Presiden AS Joe Biden pun memiliki pendapat yang sama tentang vaksin booster.
"Ini adalah cara terbaik untuk melindungi diri kita dari varian baru yang mungkin muncul," kata Biden.
Melihat sikap beberapa negara serta raksasa farmasi Pfizer yang mendorong pemberian dosis booster, Direktur Jenderal Organisasi Kesehatan Dunia (WHO) Tedros Adhanom Ghebreyesus menegaskan bahwa data tentang manfaat dan keamanan vaksin booster 'tidak meyakinkan'.

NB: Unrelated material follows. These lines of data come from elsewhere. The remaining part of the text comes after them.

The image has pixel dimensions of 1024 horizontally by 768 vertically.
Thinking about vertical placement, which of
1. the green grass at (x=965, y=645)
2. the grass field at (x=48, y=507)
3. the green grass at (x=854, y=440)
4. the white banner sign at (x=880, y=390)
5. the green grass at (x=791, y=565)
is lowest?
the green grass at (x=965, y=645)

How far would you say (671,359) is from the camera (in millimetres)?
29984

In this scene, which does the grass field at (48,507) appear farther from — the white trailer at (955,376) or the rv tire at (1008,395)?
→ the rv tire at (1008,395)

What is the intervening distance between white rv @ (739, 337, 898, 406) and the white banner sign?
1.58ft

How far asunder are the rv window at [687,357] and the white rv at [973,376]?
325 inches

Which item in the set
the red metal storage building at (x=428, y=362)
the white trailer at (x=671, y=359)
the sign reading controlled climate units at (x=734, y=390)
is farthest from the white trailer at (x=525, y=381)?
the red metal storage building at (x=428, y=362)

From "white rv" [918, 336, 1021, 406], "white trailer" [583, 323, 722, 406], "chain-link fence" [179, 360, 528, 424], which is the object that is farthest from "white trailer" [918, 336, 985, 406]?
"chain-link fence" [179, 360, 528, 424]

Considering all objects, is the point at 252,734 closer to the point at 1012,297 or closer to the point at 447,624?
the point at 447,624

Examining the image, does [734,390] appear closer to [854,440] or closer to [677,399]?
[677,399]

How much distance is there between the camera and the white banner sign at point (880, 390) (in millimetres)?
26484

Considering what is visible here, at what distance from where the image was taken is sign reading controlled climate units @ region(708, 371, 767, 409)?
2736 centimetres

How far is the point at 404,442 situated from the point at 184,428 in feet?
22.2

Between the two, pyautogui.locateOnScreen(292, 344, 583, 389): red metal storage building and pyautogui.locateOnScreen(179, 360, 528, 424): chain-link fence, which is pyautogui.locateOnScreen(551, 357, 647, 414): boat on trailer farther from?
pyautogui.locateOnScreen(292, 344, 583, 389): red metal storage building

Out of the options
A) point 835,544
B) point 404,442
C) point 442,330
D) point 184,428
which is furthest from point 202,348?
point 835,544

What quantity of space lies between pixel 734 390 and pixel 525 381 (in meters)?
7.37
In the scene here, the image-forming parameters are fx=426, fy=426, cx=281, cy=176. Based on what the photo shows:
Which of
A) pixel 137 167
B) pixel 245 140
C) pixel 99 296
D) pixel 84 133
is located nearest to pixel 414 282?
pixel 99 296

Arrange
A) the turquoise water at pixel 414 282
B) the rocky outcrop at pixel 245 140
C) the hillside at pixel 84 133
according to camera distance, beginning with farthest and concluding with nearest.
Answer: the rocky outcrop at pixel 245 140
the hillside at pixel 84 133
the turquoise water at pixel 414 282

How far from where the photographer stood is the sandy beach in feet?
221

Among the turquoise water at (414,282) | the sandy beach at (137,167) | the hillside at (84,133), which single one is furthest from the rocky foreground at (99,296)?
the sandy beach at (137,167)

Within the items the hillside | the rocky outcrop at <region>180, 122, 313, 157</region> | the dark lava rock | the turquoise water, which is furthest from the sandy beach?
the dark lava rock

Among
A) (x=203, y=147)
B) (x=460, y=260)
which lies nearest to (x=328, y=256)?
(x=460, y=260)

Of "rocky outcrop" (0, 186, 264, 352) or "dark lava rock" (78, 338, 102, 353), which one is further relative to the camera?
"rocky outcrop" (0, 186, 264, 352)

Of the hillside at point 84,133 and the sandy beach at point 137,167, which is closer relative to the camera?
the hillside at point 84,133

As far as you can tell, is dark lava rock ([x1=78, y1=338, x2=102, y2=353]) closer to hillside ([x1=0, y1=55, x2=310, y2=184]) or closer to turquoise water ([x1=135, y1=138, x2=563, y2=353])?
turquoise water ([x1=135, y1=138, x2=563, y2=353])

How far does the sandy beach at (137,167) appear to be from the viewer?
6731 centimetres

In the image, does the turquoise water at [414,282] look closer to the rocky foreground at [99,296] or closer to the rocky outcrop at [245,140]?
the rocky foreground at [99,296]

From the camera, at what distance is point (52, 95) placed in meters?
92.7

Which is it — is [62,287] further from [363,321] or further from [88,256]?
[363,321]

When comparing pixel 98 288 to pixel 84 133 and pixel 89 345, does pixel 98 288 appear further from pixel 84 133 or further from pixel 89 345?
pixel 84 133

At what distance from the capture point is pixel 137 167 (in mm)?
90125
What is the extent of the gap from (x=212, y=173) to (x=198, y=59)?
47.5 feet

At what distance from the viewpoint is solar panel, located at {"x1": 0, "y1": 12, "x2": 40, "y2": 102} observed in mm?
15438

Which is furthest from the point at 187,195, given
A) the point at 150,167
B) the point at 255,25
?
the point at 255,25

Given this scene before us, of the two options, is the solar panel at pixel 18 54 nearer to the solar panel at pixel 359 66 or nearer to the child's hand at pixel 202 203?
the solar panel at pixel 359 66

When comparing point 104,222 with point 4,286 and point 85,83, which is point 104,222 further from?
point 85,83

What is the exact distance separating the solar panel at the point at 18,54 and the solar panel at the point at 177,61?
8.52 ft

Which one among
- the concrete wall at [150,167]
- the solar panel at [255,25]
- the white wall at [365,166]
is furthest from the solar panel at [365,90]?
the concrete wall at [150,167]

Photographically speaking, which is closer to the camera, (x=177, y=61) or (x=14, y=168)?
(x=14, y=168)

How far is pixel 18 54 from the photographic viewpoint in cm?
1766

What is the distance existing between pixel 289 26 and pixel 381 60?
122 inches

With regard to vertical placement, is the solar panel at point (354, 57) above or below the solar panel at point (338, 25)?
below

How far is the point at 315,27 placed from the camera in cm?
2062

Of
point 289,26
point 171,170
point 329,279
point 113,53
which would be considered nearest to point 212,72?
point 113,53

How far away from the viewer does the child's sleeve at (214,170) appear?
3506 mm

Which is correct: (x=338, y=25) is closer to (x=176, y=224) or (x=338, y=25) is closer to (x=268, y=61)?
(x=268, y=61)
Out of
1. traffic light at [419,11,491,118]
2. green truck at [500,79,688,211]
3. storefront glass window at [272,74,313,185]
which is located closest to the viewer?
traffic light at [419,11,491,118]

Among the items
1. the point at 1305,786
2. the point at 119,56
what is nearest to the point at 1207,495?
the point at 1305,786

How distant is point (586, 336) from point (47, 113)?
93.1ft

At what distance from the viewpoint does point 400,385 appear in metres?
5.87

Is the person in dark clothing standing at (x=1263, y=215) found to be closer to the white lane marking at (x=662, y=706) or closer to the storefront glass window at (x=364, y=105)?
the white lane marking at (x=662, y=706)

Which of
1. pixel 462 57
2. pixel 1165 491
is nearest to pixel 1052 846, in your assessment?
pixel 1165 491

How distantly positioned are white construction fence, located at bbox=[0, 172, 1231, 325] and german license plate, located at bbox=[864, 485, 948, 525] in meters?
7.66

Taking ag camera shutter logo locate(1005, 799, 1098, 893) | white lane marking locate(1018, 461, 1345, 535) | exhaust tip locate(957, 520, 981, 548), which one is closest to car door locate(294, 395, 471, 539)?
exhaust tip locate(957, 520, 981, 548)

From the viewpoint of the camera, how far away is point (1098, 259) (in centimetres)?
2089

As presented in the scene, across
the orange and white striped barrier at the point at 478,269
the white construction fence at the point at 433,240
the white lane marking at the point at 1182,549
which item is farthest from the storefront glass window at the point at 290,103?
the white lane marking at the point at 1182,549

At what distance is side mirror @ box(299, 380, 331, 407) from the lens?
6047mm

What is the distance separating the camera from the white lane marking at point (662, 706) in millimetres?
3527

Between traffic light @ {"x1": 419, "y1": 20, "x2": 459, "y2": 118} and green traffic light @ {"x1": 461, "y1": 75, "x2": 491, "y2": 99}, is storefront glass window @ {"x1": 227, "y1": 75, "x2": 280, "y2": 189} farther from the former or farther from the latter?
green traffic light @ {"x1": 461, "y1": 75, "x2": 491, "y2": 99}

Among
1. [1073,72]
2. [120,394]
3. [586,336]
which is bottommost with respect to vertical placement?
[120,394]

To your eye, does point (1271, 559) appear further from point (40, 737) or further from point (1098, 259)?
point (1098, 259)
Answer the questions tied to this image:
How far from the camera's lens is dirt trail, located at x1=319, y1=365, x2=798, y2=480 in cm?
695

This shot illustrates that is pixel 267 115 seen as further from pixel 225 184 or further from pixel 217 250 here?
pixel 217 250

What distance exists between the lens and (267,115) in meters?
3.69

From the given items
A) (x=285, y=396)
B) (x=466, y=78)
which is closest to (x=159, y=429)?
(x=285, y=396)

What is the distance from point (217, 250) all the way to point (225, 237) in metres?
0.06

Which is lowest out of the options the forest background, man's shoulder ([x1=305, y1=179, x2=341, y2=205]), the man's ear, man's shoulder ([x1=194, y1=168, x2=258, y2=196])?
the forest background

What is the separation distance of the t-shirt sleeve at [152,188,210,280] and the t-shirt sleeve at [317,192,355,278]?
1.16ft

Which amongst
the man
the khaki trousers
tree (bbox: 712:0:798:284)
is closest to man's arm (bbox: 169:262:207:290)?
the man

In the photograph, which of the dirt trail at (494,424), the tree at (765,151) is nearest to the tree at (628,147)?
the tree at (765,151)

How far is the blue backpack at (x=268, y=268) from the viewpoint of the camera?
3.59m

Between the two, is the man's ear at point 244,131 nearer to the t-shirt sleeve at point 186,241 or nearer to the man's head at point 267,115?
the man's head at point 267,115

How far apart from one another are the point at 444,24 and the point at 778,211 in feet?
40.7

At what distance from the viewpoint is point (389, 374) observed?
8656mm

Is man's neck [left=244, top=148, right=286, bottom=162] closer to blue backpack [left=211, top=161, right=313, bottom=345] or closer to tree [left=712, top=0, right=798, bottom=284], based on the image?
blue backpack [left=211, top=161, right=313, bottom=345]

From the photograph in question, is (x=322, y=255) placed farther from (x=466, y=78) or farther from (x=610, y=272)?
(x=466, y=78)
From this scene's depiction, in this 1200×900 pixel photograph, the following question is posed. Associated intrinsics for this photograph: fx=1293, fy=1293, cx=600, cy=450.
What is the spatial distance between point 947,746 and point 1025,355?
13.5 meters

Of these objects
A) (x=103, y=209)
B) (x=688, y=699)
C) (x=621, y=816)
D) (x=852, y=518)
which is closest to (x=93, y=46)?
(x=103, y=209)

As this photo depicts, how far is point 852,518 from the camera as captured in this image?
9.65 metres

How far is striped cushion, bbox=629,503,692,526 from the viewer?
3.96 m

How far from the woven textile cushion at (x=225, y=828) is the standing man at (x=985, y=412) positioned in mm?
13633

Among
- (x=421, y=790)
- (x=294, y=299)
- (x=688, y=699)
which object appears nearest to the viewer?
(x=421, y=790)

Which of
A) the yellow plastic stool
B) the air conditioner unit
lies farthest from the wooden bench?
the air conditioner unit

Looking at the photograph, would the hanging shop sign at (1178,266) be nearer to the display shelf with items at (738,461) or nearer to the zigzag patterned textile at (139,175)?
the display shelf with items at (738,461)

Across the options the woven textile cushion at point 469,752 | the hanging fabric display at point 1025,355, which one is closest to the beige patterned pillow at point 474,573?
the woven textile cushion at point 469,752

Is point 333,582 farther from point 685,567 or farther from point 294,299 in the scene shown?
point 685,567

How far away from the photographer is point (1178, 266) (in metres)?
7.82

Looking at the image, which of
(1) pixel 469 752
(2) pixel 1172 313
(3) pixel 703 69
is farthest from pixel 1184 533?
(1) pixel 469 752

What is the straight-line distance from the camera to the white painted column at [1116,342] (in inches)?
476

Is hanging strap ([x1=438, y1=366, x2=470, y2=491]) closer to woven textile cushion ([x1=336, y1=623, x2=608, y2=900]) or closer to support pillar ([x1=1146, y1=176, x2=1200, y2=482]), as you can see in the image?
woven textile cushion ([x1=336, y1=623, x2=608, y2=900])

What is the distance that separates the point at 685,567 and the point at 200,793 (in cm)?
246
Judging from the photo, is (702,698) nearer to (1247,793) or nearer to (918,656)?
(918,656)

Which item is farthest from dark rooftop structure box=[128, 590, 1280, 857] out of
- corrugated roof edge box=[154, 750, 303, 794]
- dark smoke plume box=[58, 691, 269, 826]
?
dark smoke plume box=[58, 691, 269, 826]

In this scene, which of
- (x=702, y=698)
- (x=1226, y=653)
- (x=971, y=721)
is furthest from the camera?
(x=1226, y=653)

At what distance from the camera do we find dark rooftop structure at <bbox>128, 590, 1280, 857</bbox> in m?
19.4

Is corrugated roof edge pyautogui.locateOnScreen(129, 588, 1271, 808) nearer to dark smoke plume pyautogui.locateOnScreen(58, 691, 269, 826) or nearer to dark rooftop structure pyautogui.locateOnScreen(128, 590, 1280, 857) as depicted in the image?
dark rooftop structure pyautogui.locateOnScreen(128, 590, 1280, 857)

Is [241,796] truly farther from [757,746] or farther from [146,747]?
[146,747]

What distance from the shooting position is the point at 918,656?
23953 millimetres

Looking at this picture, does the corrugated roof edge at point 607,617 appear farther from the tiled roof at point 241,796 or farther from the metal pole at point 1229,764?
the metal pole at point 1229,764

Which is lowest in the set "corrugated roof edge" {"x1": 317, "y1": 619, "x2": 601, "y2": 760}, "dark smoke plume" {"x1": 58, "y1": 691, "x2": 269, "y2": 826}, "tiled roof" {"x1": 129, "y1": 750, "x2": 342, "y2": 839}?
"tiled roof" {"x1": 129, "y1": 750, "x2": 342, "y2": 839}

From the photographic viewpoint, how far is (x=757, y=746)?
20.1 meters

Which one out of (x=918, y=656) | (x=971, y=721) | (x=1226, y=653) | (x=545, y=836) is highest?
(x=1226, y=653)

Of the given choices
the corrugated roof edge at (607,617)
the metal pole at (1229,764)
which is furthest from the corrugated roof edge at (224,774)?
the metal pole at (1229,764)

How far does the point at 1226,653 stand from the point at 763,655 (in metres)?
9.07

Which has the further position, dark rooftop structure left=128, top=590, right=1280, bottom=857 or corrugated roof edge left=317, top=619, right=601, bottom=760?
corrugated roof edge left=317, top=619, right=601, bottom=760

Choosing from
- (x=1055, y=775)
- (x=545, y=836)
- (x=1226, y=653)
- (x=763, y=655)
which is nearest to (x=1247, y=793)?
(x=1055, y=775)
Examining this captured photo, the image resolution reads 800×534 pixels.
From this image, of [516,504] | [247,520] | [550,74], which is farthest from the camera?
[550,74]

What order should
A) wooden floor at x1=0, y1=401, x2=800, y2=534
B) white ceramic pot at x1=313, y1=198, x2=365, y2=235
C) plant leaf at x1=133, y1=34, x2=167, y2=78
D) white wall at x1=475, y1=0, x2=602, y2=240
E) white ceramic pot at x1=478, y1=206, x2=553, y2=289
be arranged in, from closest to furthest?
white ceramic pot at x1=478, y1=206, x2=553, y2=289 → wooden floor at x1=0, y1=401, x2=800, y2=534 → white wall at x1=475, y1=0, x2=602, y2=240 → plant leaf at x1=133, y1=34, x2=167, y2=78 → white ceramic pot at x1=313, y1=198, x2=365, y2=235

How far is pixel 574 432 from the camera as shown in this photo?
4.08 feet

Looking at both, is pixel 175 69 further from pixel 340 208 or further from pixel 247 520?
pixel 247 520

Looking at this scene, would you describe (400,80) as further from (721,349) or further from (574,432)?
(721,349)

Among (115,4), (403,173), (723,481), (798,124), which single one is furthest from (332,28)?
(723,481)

Ia juga menyerukan untuk dilakukannya penundaan dalam meluncurkan booster dan berfokus pada tujuan awal yakni meningkatkan angka vaksinasi yang lebih tinggi di negara-negara yang belum menerima dosis pertama atau kedua.
Pada hari Senin lalu, regulator AS memberikan persetujuan penuh untuk dua dosis vaksin Pfizer, yang telah tersedia hingga saat ini di bawah izin penggunaan darurat atau Emergency Use Authorization (EUA).
Persetujuan tersebut mendorong beberapa pemerintah daerah, seperti New York City (NYC) dan negara bagian New Jersey, serta militer AS dan beberapa perusahaan untuk menggaungkan penggunaan vaksin.
Yang perlu dicatat adalah dosis booster vaksin Pfizer-BioNTech saat ini tidak diizinkan untuk digunakan secara luas di AS.
Namun, di bawah otorisasi penggunaan darurat yang telah diubah, dosis booster ini diizinkan untuk diberikan kepada mereka yang berusia minimal 12 tahun dengan kondisi gangguan kekebalan (immunocompromised).
Selanjutnya, Pfizer-BioNTech mengatakan bahwa mereka berencana untuk mengajukan data ke European Medicines Agency dan otoritas pengatur lainnya di seluruh dunia dalam beberapa pekan mendatang.